When did autumn get here?
The summer of one bowl big salads has morphed into the autumn of one pot hearty stews. We've already had one chili and a pasta/tomato/peas/salami thing. I'd give you the recipe, but the chili is a family secret, and the other I don't know what all I put in there. Incidentally, I read that cayenne is good for staving off colds, so I made sure it was a super hot chili. My throat was burning off, and it's a good thing!
Newsflash! I did finally finish Stephenson's Quicksilver! it was both one of the best and one of the worst books I've read recently. If that makes no sense, scroll down for further discussion of what I was going through while I was reading it.
On a better note, Umberto Eco's The Name of the Rose is both eminently readable and subtly satirecle, two of my favorite things. Even funnier, I just watched the “Monk” episode of Terry Jones's Medieval Lives, and while watching it I could say “those people are in my book!” it was delicious nerdy fun that even Yomiko Readman would be proud of.
Been reading buckets of Steven Brust lately, just can't get enough. Bought Orca (part of the Vlad Taltos series) and The Phoenix Guards (sorta kinda a prequel series to the Vlad books), and zipped through Orca in about 2 days. Vlad Taltos is becoming one of my favorite fictional characters. Smart, sarcastic, scrawny and a smart-ass, sometimes he beats people up, sometimes he pays people to beat other people up, and sometimes he gets the shit kicked out of him. When I first met Vlad many volumes ago, he was young, brash, and an assassin for hire, mostly working for the corrupt Jhereg, a royal house in the Draegeran Empire. Always the misfit, he's too human to ever truly fit in in the Empire, and too Draegeran to ever fit in back in the east, where the humans live. These days, he's semi retired, semi forcefully. Having done something horribly wrong (if someone knows what book this occurs in, and what happens, please tell me the book!), he is now on the run form the Jhereg, who would love to give him an unrevivafiable death sandwich. Hiding out in the east, and venturing back into the Empire when duty calls and to sneak a visit with his ex-wife and son, Vlad spends his days as part muckraker, part witch for hire, and part punching bag. Having a telepathic familiar and being on a first name basis with the Empress doesn't hurt either.
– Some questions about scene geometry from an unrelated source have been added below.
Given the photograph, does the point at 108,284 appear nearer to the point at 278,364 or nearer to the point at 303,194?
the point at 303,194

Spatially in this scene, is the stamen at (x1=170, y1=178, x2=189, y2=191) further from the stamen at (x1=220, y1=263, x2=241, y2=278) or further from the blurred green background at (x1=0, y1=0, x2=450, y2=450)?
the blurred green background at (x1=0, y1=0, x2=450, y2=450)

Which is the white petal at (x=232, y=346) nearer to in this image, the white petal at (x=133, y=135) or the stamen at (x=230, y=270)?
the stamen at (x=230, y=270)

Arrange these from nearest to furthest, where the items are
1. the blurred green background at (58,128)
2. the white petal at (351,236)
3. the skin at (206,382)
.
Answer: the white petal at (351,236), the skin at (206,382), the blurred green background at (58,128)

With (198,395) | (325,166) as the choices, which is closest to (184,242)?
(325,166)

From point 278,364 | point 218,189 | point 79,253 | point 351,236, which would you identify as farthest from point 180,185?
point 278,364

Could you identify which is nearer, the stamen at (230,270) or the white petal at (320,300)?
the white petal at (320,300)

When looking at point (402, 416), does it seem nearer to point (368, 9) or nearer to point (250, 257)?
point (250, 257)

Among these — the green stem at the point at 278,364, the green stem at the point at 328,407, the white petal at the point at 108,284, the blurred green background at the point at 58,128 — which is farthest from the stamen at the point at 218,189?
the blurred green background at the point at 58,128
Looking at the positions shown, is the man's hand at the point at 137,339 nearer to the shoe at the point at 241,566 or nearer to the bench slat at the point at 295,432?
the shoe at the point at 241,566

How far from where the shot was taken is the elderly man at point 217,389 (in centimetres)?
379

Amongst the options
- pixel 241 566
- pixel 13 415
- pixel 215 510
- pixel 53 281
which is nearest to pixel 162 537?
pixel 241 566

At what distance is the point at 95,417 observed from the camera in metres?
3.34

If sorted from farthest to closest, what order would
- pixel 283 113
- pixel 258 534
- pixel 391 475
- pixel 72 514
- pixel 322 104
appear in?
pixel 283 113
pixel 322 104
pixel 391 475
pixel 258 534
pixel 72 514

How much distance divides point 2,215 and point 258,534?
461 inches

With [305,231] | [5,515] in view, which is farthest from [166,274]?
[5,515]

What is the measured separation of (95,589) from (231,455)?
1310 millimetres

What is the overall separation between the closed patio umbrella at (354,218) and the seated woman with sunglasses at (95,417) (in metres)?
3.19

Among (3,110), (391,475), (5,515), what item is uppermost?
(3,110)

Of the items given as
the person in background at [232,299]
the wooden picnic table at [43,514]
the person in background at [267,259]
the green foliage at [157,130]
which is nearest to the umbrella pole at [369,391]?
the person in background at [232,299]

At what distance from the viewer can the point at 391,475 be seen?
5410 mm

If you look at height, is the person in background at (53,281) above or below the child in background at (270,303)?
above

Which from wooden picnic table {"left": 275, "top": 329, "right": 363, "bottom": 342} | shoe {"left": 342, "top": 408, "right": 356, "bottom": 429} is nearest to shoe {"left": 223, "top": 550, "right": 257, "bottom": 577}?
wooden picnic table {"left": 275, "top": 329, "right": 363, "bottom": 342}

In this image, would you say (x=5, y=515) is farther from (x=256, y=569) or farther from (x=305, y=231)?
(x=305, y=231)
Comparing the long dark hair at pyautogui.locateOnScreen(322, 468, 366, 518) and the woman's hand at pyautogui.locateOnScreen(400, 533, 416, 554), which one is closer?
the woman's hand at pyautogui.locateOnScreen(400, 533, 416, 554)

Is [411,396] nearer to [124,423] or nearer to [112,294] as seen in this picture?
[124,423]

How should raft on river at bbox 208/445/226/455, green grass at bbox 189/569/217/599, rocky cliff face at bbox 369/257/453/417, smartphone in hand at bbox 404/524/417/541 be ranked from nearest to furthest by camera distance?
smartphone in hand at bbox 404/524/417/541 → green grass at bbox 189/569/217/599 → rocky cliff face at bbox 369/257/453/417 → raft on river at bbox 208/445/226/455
These books are filled with action, sarcasm, wit, sarcasm, intruigue, action, and a little more sarcasm, and a surprising amount of romanticism. Not romance, with kissy stuff, but romanticism. Think of it what you will.
Some fans have voiced some angst about Brust never giving a real physical description of the Draegerans, other than that they are tall and live a really, really, really long time. Humans call them Elves, in a derogatory fashion. But not having a physical description of them? It's never bothered me. To me, the Draegerans are just tall humans who seem not to age. They seem to accept Vlad and his family pretty readily, allowing humans to live in the vicinity, and even meet with the body politic. So not knowing everything there is to know about the Draegerans? Not a problem, not one bit.